---------- Records shown

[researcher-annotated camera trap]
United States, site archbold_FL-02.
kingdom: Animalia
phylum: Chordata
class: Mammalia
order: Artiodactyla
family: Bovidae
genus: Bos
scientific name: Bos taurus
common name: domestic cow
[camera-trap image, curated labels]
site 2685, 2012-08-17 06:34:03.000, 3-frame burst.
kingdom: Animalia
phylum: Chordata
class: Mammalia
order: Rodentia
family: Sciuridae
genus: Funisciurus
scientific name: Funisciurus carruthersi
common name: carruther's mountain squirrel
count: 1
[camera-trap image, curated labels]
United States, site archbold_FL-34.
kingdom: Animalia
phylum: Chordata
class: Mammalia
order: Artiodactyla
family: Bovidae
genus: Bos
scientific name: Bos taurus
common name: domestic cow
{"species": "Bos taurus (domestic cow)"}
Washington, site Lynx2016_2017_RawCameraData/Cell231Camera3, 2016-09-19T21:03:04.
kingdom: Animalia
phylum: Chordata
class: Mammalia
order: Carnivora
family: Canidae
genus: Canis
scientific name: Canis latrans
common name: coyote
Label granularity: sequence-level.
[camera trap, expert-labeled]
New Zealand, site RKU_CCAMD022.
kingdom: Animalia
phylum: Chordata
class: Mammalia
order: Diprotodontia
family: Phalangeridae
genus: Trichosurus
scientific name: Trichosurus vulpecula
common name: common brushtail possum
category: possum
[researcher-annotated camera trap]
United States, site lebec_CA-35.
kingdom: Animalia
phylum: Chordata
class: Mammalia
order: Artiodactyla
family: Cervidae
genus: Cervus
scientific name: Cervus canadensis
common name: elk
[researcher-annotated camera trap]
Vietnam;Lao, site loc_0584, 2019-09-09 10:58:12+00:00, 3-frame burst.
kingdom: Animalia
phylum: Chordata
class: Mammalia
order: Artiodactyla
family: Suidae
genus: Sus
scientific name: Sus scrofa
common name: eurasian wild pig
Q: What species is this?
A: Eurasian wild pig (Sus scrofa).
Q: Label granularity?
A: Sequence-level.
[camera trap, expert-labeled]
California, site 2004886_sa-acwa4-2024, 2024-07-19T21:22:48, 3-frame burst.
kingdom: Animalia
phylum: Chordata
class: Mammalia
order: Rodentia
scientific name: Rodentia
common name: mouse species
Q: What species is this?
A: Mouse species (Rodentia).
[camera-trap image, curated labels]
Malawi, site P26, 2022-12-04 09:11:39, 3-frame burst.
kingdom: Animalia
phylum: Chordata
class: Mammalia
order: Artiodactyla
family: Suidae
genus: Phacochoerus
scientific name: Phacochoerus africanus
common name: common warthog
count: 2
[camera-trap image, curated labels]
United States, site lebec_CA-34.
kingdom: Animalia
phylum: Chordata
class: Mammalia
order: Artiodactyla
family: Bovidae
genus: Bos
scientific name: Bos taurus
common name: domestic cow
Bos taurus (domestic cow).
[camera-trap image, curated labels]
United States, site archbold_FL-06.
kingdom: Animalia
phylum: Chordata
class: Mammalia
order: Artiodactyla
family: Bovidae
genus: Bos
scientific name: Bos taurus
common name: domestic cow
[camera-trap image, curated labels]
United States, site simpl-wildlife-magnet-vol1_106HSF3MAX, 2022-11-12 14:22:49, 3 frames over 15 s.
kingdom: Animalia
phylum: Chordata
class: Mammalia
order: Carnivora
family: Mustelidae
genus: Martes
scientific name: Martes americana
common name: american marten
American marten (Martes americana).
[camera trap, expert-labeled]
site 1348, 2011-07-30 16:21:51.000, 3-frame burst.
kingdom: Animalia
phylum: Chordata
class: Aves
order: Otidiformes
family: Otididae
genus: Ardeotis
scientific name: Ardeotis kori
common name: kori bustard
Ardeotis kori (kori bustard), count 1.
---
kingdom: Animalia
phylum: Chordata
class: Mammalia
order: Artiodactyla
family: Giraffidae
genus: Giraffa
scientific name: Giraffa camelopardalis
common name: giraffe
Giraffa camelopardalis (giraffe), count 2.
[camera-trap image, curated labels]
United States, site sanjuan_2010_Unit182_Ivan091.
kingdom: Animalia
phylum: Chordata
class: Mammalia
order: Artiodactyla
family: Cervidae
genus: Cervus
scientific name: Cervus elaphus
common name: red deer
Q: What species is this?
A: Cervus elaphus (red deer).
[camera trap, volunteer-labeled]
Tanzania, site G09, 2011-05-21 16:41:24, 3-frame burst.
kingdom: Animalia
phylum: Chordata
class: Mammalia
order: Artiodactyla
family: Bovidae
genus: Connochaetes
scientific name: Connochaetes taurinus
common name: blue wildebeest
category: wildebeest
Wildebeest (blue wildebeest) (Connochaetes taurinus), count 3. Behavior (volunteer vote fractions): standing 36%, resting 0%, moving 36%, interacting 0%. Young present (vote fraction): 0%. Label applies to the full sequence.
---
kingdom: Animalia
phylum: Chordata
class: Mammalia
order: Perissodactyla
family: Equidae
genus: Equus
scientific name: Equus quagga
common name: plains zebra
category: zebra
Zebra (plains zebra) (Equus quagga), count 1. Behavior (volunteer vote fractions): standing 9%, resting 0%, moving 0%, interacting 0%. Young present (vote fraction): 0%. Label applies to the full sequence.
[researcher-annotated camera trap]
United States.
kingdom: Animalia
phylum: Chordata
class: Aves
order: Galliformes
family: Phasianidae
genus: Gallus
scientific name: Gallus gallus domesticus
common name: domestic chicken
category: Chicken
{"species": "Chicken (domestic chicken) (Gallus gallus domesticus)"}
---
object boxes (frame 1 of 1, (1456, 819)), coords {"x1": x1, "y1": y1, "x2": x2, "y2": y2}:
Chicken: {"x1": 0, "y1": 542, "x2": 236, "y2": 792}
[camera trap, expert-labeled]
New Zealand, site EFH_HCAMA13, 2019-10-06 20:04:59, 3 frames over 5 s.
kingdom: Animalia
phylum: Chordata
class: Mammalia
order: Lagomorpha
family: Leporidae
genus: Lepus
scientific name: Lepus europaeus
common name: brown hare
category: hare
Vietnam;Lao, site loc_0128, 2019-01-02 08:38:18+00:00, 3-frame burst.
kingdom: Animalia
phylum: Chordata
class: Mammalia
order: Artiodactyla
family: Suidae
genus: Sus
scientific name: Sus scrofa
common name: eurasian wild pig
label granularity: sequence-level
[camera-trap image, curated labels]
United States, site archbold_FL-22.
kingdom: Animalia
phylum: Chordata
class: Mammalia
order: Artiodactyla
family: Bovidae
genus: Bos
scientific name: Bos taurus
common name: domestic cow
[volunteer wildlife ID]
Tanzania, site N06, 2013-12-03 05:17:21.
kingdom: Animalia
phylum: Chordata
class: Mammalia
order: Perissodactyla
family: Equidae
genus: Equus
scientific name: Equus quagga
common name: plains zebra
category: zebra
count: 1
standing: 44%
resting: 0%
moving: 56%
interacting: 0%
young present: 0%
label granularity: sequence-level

--------------------

What needs to be done.
Each record above should be given again exactly as it appears.

Exercise response.
[researcher-annotated camera trap]
United States, site archbold_FL-02.
kingdom: Animalia
phylum: Chordata
class: Mammalia
order: Artiodactyla
family: Bovidae
genus: Bos
scientific name: Bos taurus
common name: domestic cow
[camera-trap image, curated labels]
site 2685, 2012-08-17 06:34:03.000, 3-frame burst.
kingdom: Animalia
phylum: Chordata
class: Mammalia
order: Rodentia
family: Sciuridae
genus: Funisciurus
scientific name: Funisciurus carruthersi
common name: carruther's mountain squirrel
count: 1
[camera-trap image, curated labels]
United States, site archbold_FL-34.
kingdom: Animalia
phylum: Chordata
class: Mammalia
order: Artiodactyla
family: Bovidae
genus: Bos
scientific name: Bos taurus
common name: domestic cow
{"species": "Bos taurus (domestic cow)"}
Washington, site Lynx2016_2017_RawCameraData/Cell231Camera3, 2016-09-19T21:03:04.
kingdom: Animalia
phylum: Chordata
class: Mammalia
order: Carnivora
family: Canidae
genus: Canis
scientific name: Canis latrans
common name: coyote
Label granularity: sequence-level.
[camera trap, expert-labeled]
New Zealand, site RKU_CCAMD022.
kingdom: Animalia
phylum: Chordata
class: Mammalia
order: Diprotodontia
family: Phalangeridae
genus: Trichosurus
scientific name: Trichosurus vulpecula
common name: common brushtail possum
category: possum
[researcher-annotated camera trap]
United States, site lebec_CA-35.
kingdom: Animalia
phylum: Chordata
class: Mammalia
order: Artiodactyla
family: Cervidae
genus: Cervus
scientific name: Cervus canadensis
common name: elk
[researcher-annotated camera trap]
Vietnam;Lao, site loc_0584, 2019-09-09 10:58:12+00:00, 3-frame burst.
kingdom: Animalia
phylum: Chordata
class: Mammalia
order: Artiodactyla
family: Suidae
genus: Sus
scientific name: Sus scrofa
common name: eurasian wild pig
Q: What species is this?
A: Eurasian wild pig (Sus scrofa).
Q: Label granularity?
A: Sequence-level.
[camera trap, expert-labeled]
California, site 2004886_sa-acwa4-2024, 2024-07-19T21:22:48, 3-frame burst.
kingdom: Animalia
phylum: Chordata
class: Mammalia
order: Rodentia
scientific name: Rodentia
common name: mouse species
Q: What species is this?
A: Mouse species (Rodentia).
[camera-trap image, curated labels]
Malawi, site P26, 2022-12-04 09:11:39, 3-frame burst.
kingdom: Animalia
phylum: Chordata
class: Mammalia
order: Artiodactyla
family: Suidae
genus: Phacochoerus
scientific name: Phacochoerus africanus
common name: common warthog
count: 2
[camera-trap image, curated labels]
United States, site lebec_CA-34.
kingdom: Animalia
phylum: Chordata
class: Mammalia
order: Artiodactyla
family: Bovidae
genus: Bos
scientific name: Bos taurus
common name: domestic cow
Bos taurus (domestic cow).
[camera-trap image, curated labels]
United States, site archbold_FL-06.
kingdom: Animalia
phylum: Chordata
class: Mammalia
order: Artiodactyla
family: Bovidae
genus: Bos
scientific name: Bos taurus
common name: domestic cow
[camera-trap image, curated labels]
United States, site simpl-wildlife-magnet-vol1_106HSF3MAX, 2022-11-12 14:22:49, 3 frames over 15 s.
kingdom: Animalia
phylum: Chordata
class: Mammalia
order: Carnivora
family: Mustelidae
genus: Martes
scientific name: Martes americana
common name: american marten
American marten (Martes americana).
[camera trap, expert-labeled]
site 1348, 2011-07-30 16:21:51.000, 3-frame burst.
kingdom: Animalia
phylum: Chordata
class: Aves
order: Otidiformes
family: Otididae
genus: Ardeotis
scientific name: Ardeotis kori
common name: kori bustard
Ardeotis kori (kori bustard), count 1.
---
kingdom: Animalia
phylum: Chordata
class: Mammalia
order: Artiodactyla
family: Giraffidae
genus: Giraffa
scientific name: Giraffa camelopardalis
common name: giraffe
Giraffa camelopardalis (giraffe), count 2.
[camera-trap image, curated labels]
United States, site sanjuan_2010_Unit182_Ivan091.
kingdom: Animalia
phylum: Chordata
class: Mammalia
order: Artiodactyla
family: Cervidae
genus: Cervus
scientific name: Cervus elaphus
common name: red deer
Q: What species is this?
A: Cervus elaphus (red deer).
[camera trap, volunteer-labeled]
Tanzania, site G09, 2011-05-21 16:41:24, 3-frame burst.
kingdom: Animalia
phylum: Chordata
class: Mammalia
order: Artiodactyla
family: Bovidae
genus: Connochaetes
scientific name: Connochaetes taurinus
common name: blue wildebeest
category: wildebeest
Wildebeest (blue wildebeest) (Connochaetes taurinus), count 3. Behavior (volunteer vote fractions): standing 36%, resting 0%, moving 36%, interacting 0%. Young present (vote fraction): 0%. Label applies to the full sequence.
---
kingdom: Animalia
phylum: Chordata
class: Mammalia
order: Perissodactyla
family: Equidae
genus: Equus
scientific name: Equus quagga
common name: plains zebra
category: zebra
Zebra (plains zebra) (Equus quagga), count 1. Behavior (volunteer vote fractions): standing 9%, resting 0%, moving 0%, interacting 0%. Young present (vote fraction): 0%. Label applies to the full sequence.
[researcher-annotated camera trap]
United States.
kingdom: Animalia
phylum: Chordata
class: Aves
order: Galliformes
family: Phasianidae
genus: Gallus
scientific name: Gallus gallus domesticus
common name: domestic chicken
category: Chicken
{"species": "Chicken (domestic chicken) (Gallus gallus domesticus)"}
---
object boxes (frame 1 of 1, (1456, 819)), coords {"x1": x1, "y1": y1, "x2": x2, "y2": y2}:
Chicken: {"x1": 0, "y1": 542, "x2": 236, "y2": 792}
[camera trap, expert-labeled]
New Zealand, site EFH_HCAMA13, 2019-10-06 20:04:59, 3 frames over 5 s.
kingdom: Animalia
phylum: Chordata
class: Mammalia
order: Lagomorpha
family: Leporidae
genus: Lepus
scientific name: Lepus europaeus
common name: brown hare
category: hare
Vietnam;Lao, site loc_0128, 2019-01-02 08:38:18+00:00, 3-frame burst.
kingdom: Animalia
phylum: Chordata
class: Mammalia
order: Artiodactyla
family: Suidae
genus: Sus
scientific name: Sus scrofa
common name: eurasian wild pig
label granularity: sequence-level
[camera-trap image, curated labels]
United States, site archbold_FL-22.
kingdom: Animalia
phylum: Chordata
class: Mammalia
order: Artiodactyla
family: Bovidae
genus: Bos
scientific name: Bos taurus
common name: domestic cow
[volunteer wildlife ID]
Tanzania, site N06, 2013-12-03 05:17:21.
kingdom: Animalia
phylum: Chordata
class: Mammalia
order: Perissodactyla
family: Equidae
genus: Equus
scientific name: Equus quagga
common name: plains zebra
category: zebra
count: 1
standing: 44%
resting: 0%
moving: 56%
interacting: 0%
young present: 0%
label granularity: sequence-level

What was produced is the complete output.